I agree that - in the short term at least - Wikidata probably provides a good, succinct, source of definitions. But reviewing every text is unrealistic on any useful timescale, and might trigger discussions that may belong better over in ENVO.

So I'd suggest looking at a way to adopt the WIkidata definitions transparently. i.e. either

Then other definitions could be added alongside, which would reflect the rough/contested semantics that we are aiming for in SWEET?

I recognise that merely linking does not achieve the goal of getting a local text definition included, but maybe @carueda could do some magic in COR to fetch schema:description values from the link for display purposes?

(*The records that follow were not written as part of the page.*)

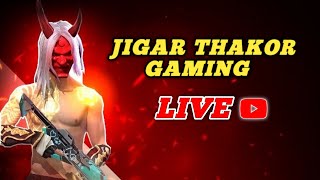 FREE FIRE LIVE || CLASH SQUAD TOURNAMENT 🔥 || JIGAR THAKOR GAMING||#freefirelive #jigarff #freefire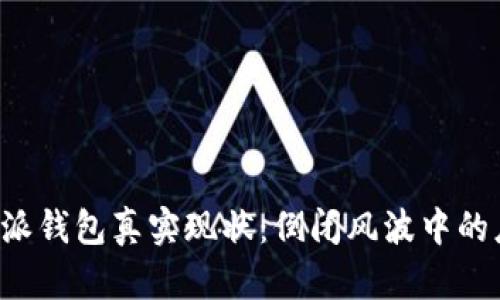 揭秘B特派钱包真实现状：倒闭风波中的应对策略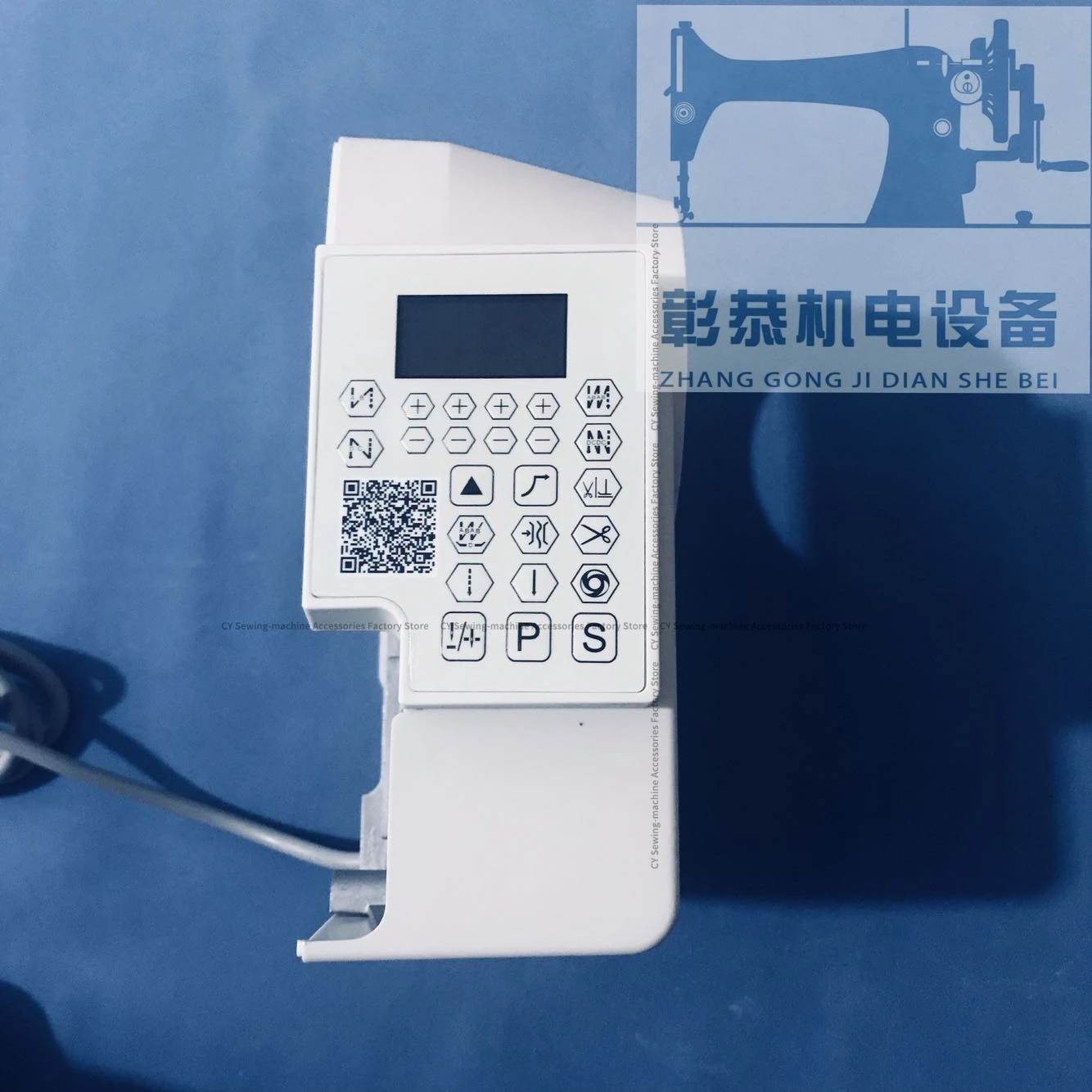 

Промышленная швейная машина, компьютерная плоская Yunsheng Ys55d, контроллер электрического блока управления с прямым приводом, 220 В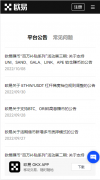 欧意交易所app官方下载安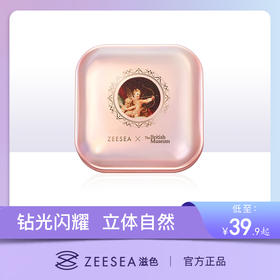 【细腻灵动 钻光闪耀】[小滋特惠]ZEESEA滋色丘比特高光粉饼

lewismc commented 4 years ago

Thanks @dr-shorthair

I agree that - in the short term at least - Wikidata probably provides a good, succinct, source of definitions.

+1

But reviewing every text is unrealistic on any useful timescale, and might trigger discussions that may belong better over in ENVO.

+1

copy the descriptions over but into an annotation structure that allows the provenance to be recorded just add a suitable SKOS mapping link skos:exactMatch or skos:closeMatch etc to the Wikidata entry

We have examples of the following

###  http://sweetontology.net/realmCryo/AlpineTundra
soreac:AlpineTundra rdf:type owl:Class ;
                  rdfs:subClassOf soreac:Tundra ;
                  rdfs:label "alpine tundra"@en ;
                  skos:closeMatch <http://purl.obolibrary.org/obo/ENVO_01001371> ;
                  skos:definition  [
                        rdfs:comment  "A tundra ecosystem which exists at high altitudes and where vegetation is stunted due to low temperatures and high winds."@en ;
                        dcterms:source <https://orcid.org/0000-0003-4808-4736> ;
                        dcterms:created "2019-12-10T06:11:13-08:00Z"^^xsd:dateTimeStamp ;
                        dcterms:creator <https://orcid.org/0000-0003-4091-6059> ;
                        prov:wasDerivedFrom <http://purl.obolibrary.org/obo/ENVO_01001371> ;
                      ] .

wdyt?

dr-shorthair commented 4 years ago

Yes - that is pretty much the direction I was looking for.

lewismc commented 4 years ago

Excellent. I'll go ahead and implement.